En sus primeras declaraciones se nota su deseo de repetir el discurso autojustificatorio de los múltiples actos de inhumanidad que ordenó cometer a sus hombres. Trocar la memoria en ideología es claramente uno de sus objetivos. No confesó hechos nuevos ni aportó revelaciones esclarecedoras. Se presentó como una víctima más del conflicto. Inició su relato mostrando a su Valledupar natal como una Arcadia idílica en la que todos vivían felices y sin tensiones sociales. De pronto apareció el demonio de la guerrilla con sus secuestros, extorsiones y abusos. El Estado colombiano fue negligente en la defensa de los ciudadanos de bien y estos hombres mansos, pero de corazón grande, tomaron las armas para defender a la patria.
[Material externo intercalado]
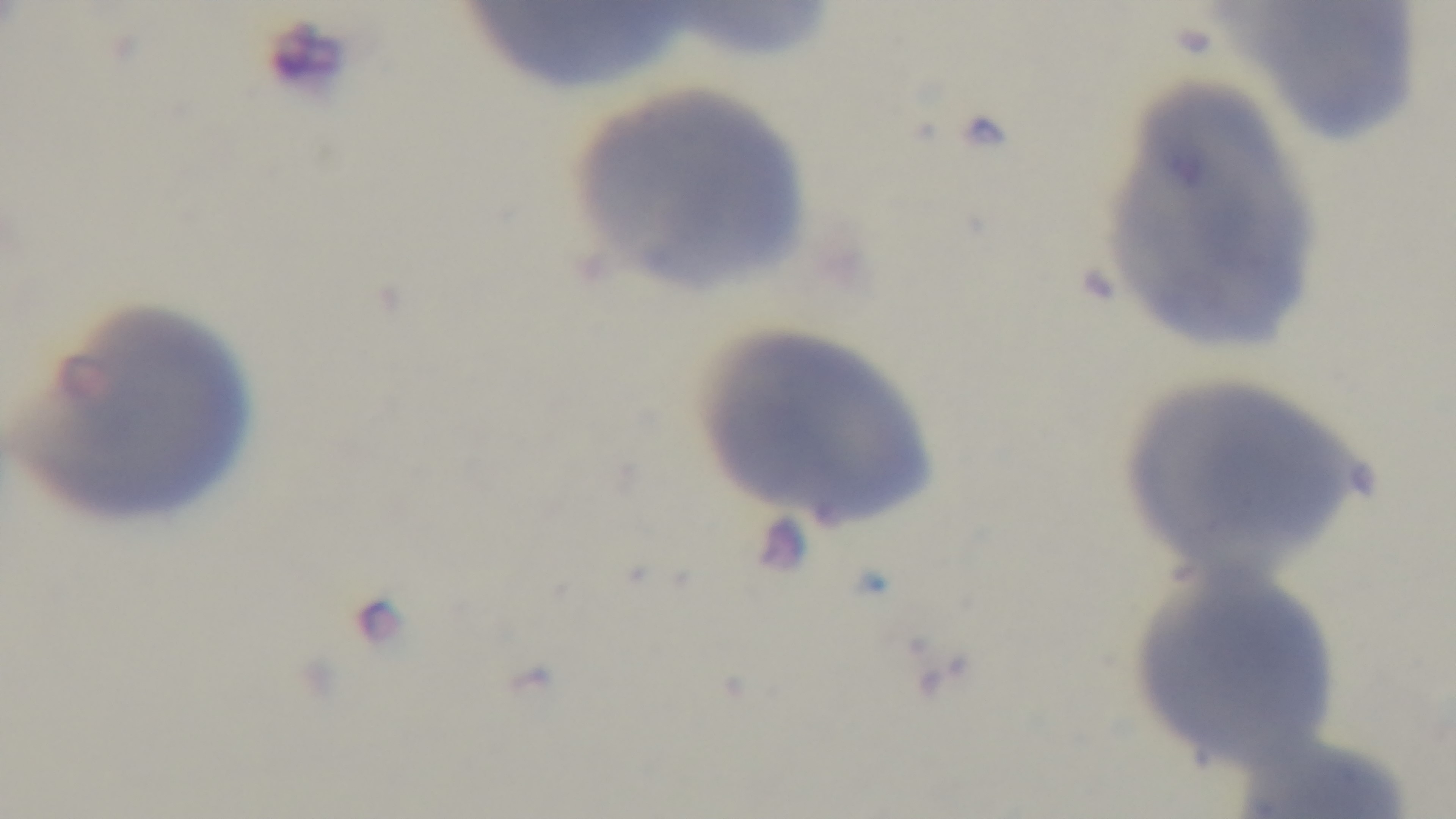
Negative.

Summary:
  - Capture: mounted 4K digital camera
  - Modality: light microscopy
  - Preparation: thin blood film
  - Field of view: single
  - Objective: 100x oil immersion
  - Stain: Giemsa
A su juicio. los crímenes cometidos no son tales. Son percepciones deformadas de quienes le acusan. Constituyen una «narrativa» que solo es sostenida por una parte de los colombianos,
Nada dijo de las mutilaciones de los senos de las mujeres de Bahía Portete. No habló de las torturas, masacres y empalamientos que fueron una marca distintiva de los hombres bajo su mando. No. Trató de encubrir sus actos de inhumanidad bajo un ropaje ideológico y hacer de la crueldad un eufemismo.
Quizás las palabras de Haig Bosmajian, profesor de la Universidad de Washington definan mejor lo que pasa con los victimarios y sus versiones del conflicto en Colombia, “Los eufemismos de la guerra deben exponerse por lo que son: palabras y frases que nos engañan para que aceptemos lo inaceptable. Deshumanizar al ‘enemigo’ y banalizar las armas de guerra y la guerra misma es una combinación letal que, lamentable e históricamente ha tenido éxito en defender lo indefendible”.